Could you transcribe each record below exactly as written, setting the pictures aside?

→ **Material supplied**:
--- START ---

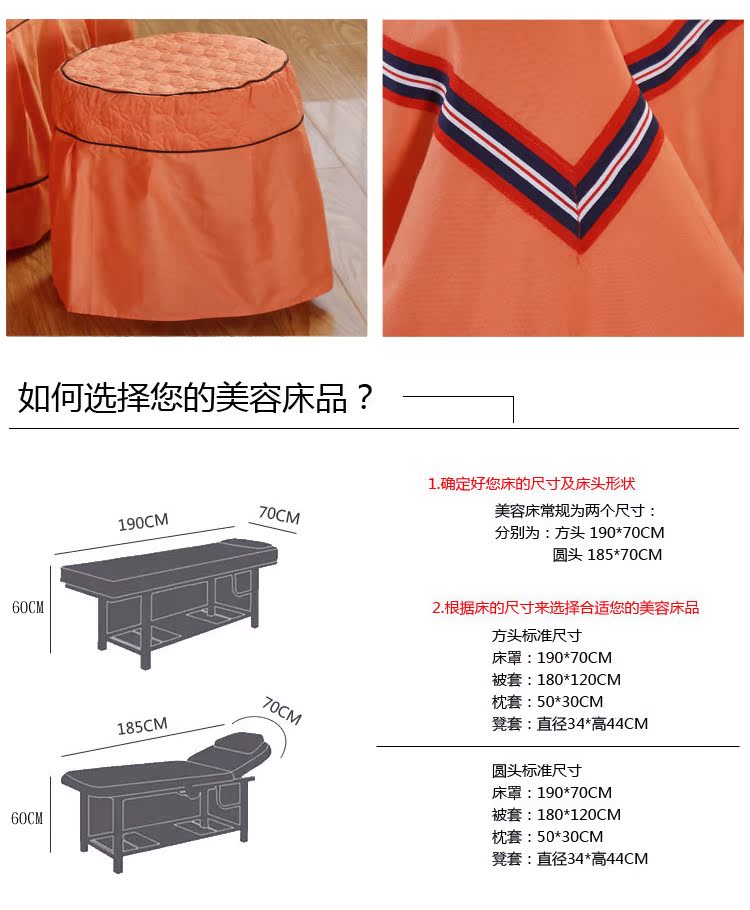 如何选择您的美容床品？

190CM

70CM

60CM

185CM

70CM

60CM

1.确定好您床的尺寸及床头形状

美容床常规为两个尺寸：
分别为：方头 190*70CM
圆头 185*70CM

2.根据床的尺寸来选择合适您的美容床品

方头标准尺寸
床罩：190*70CM
被套：180*120CM
枕套：50*30CM
凳套：直径34*高44CM

圆头标准尺寸
床罩：190*70CM
被套：180*120CM
枕套：50*30CM
凳套：直径34*高44CM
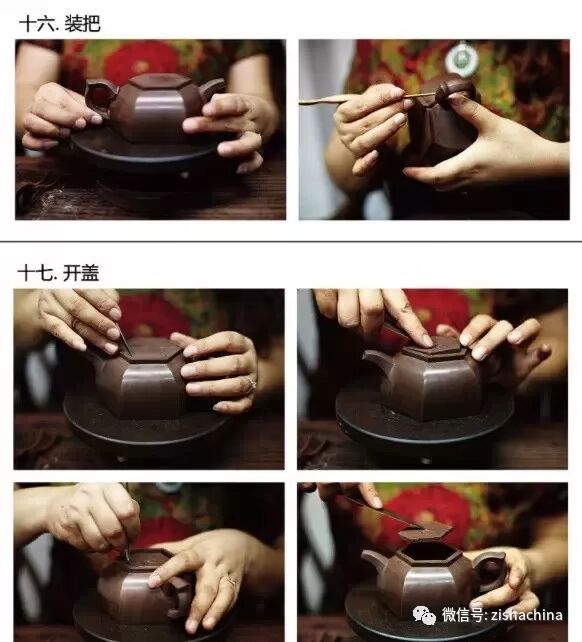 十六. 装把

十七. 开盖

微信号: zishachina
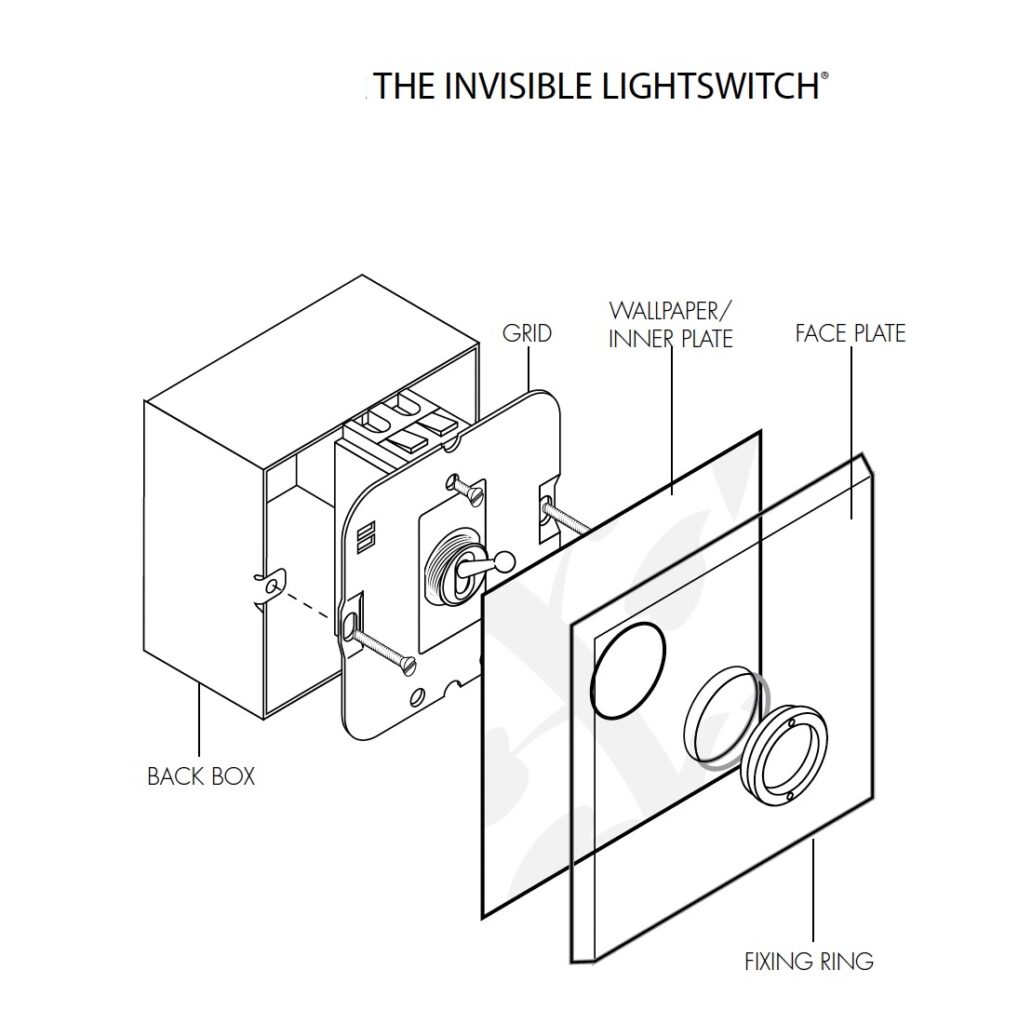 THE INVISIBLE LIGHTSWITCH®

GRID

WALLPAPER/ INNER PLATE

FACE PLATE

BACK BOX

FIXING RING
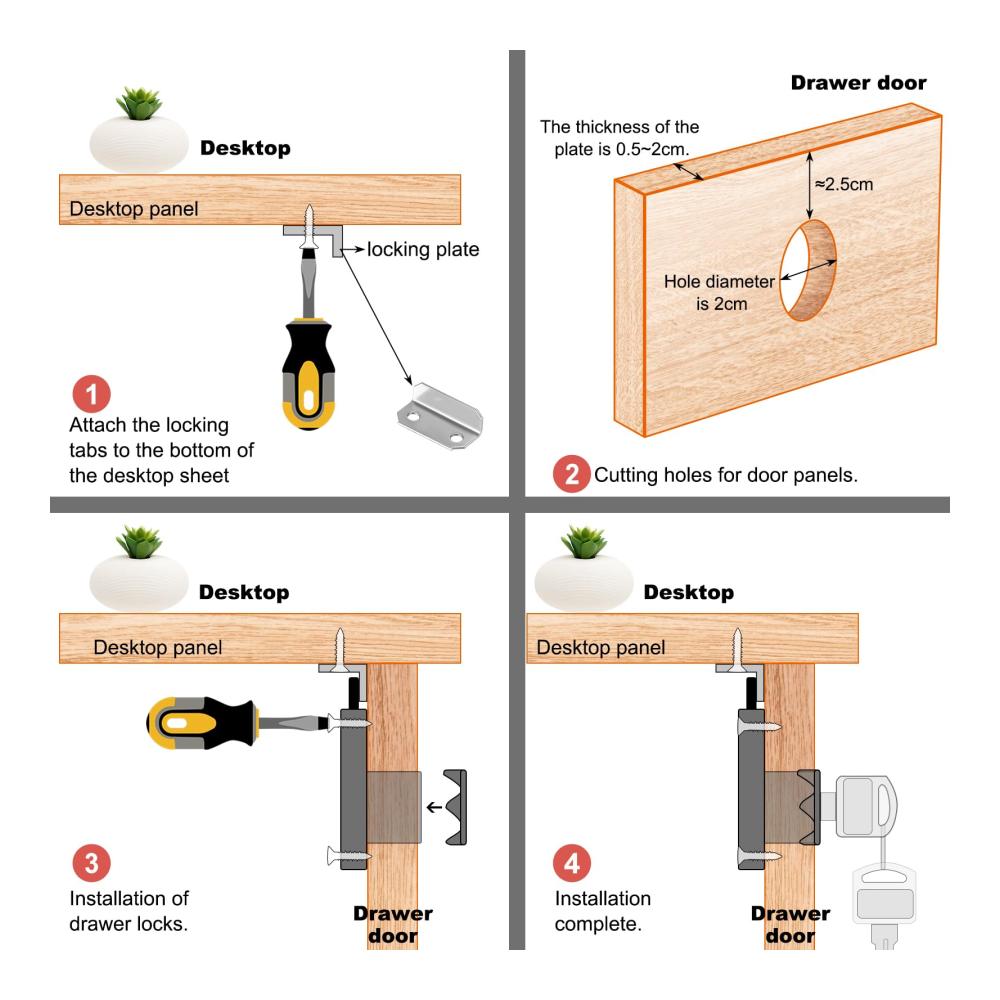 Desktop

Desktop panel

locking plate

1

Attach the locking tabs to the bottom of the desktop sheet

Drawer door

The thickness of the plate is 0.5~2cm.

≈2.5cm

Hole diameter is 2cm

2 Cutting holes for door panels.

Desktop

Desktop panel

3

Installation of drawer locks.

Drawer door

Desktop

Desktop panel

4

Installation complete.

Drawer door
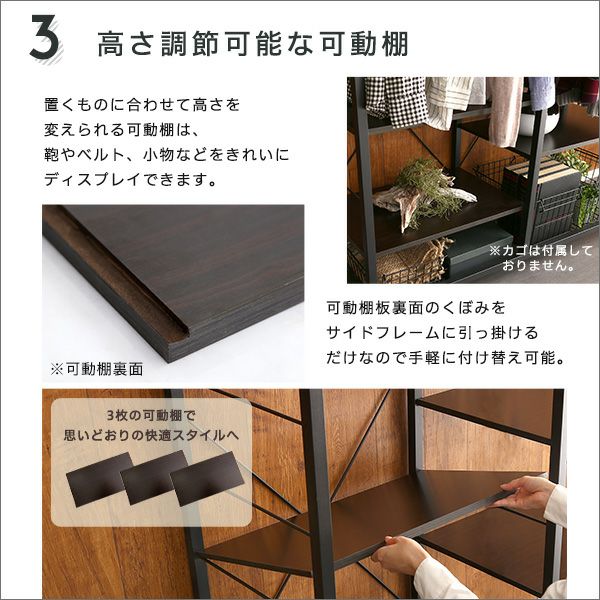 3 高さ調節可能な可動棚

置くものに合わせて高さを変えられる可動棚は、鞄やベルト、小物などをきれいにディスプレイできます。

※カゴは付属しておりません。

※可動棚裏面

可動棚板裏面のくぼみをサイドフレームに引っ掛けるだけなので手軽に付け替え可能。

3枚の可動棚で思いどおりの快適スタイルへ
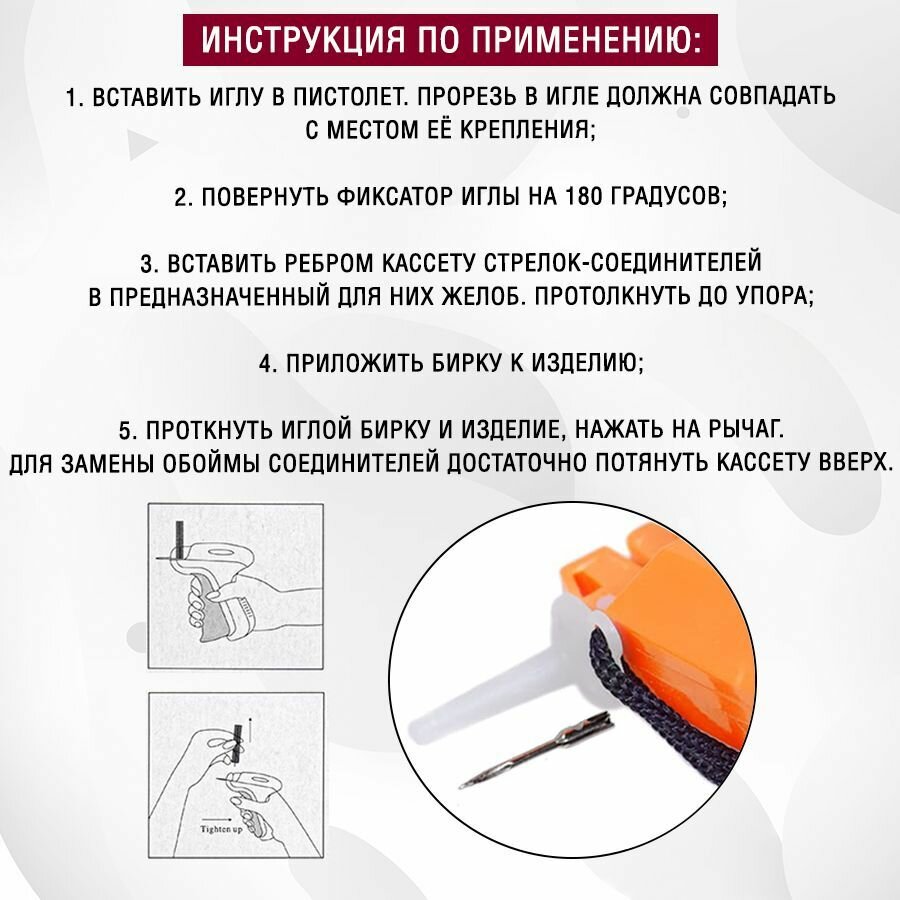 ИНСТРУКЦИЯ ПО ПРИМЕНЕНИЮ:

1. ВСТАВИТЬ ИГЛУ В ПИСТОЛЕТ. ПРОРЕЗЬ В ИГЛЕ ДОЛЖНА СОВПАДАТЬ С МЕСТОМ ЕЁ КРЕПЛЕНИЯ;

2. ПОВЕРНУТЬ ФИКСАТОР ИГЛЫ НА 180 ГРАДУСОВ;

3. ВСТАВИТЬ РЕБРОМ КАССЕТУ СТРЕЛОК-СОЕДИНИТЕЛЕЙ В ПРЕДНАЗНАЧЕННЫЙ ДЛЯ НИХ ЖЕЛОБ. ПРОТОЛКНУТЬ ДО УПОРА;

4. ПРИЛОЖИТЬ БИРКУ К ИЗДЕЛИЮ;

5. ПРОТКНУТЬ ИГЛОЙ БИРКУ И ИЗДЕЛИЕ, НАЖАТЬ НА РЫЧАГ.
ДЛЯ ЗАМЕНЫ ОБОЙМЫ СОЕДИНИТЕЛЕЙ ДОСТАТОЧНО ПОТЯНУТЬ КАССЕТУ ВВЕРХ.

Tighten up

--- END ---

→ **Solution to this task**:
 如何选择您的美容床品？

190CM

70CM

60CM

185CM

70CM

60CM

1.确定好您床的尺寸及床头形状

美容床常规为两个尺寸：
分别为：方头 190*70CM
圆头 185*70CM

2.根据床的尺寸来选择合适您的美容床品

方头标准尺寸
床罩：190*70CM
被套：180*120CM
枕套：50*30CM
凳套：直径34*高44CM

圆头标准尺寸
床罩：190*70CM
被套：180*120CM
枕套：50*30CM
凳套：直径34*高44CM
 十六. 装把

十七. 开盖

微信号: zishachina
 THE INVISIBLE LIGHTSWITCH®

GRID

WALLPAPER/ INNER PLATE

FACE PLATE

BACK BOX

FIXING RING
 Desktop

Desktop panel

locking plate

1

Attach the locking tabs to the bottom of the desktop sheet

Drawer door

The thickness of the plate is 0.5~2cm.

≈2.5cm

Hole diameter is 2cm

2 Cutting holes for door panels.

Desktop

Desktop panel

3

Installation of drawer locks.

Drawer door

Desktop

Desktop panel

4

Installation complete.

Drawer door
 3 高さ調節可能な可動棚

置くものに合わせて高さを変えられる可動棚は、鞄やベルト、小物などをきれいにディスプレイできます。

※カゴは付属しておりません。

※可動棚裏面

可動棚板裏面のくぼみをサイドフレームに引っ掛けるだけなので手軽に付け替え可能。

3枚の可動棚で思いどおりの快適スタイルへ
 ИНСТРУКЦИЯ ПО ПРИМЕНЕНИЮ:

1. ВСТАВИТЬ ИГЛУ В ПИСТОЛЕТ. ПРОРЕЗЬ В ИГЛЕ ДОЛЖНА СОВПАДАТЬ С МЕСТОМ ЕЁ КРЕПЛЕНИЯ;

2. ПОВЕРНУТЬ ФИКСАТОР ИГЛЫ НА 180 ГРАДУСОВ;

3. ВСТАВИТЬ РЕБРОМ КАССЕТУ СТРЕЛОК-СОЕДИНИТЕЛЕЙ В ПРЕДНАЗНАЧЕННЫЙ ДЛЯ НИХ ЖЕЛОБ. ПРОТОЛКНУТЬ ДО УПОРА;

4. ПРИЛОЖИТЬ БИРКУ К ИЗДЕЛИЮ;

5. ПРОТКНУТЬ ИГЛОЙ БИРКУ И ИЗДЕЛИЕ, НАЖАТЬ НА РЫЧАГ.
ДЛЯ ЗАМЕНЫ ОБОЙМЫ СОЕДИНИТЕЛЕЙ ДОСТАТОЧНО ПОТЯНУТЬ КАССЕТУ ВВЕРХ.

Tighten up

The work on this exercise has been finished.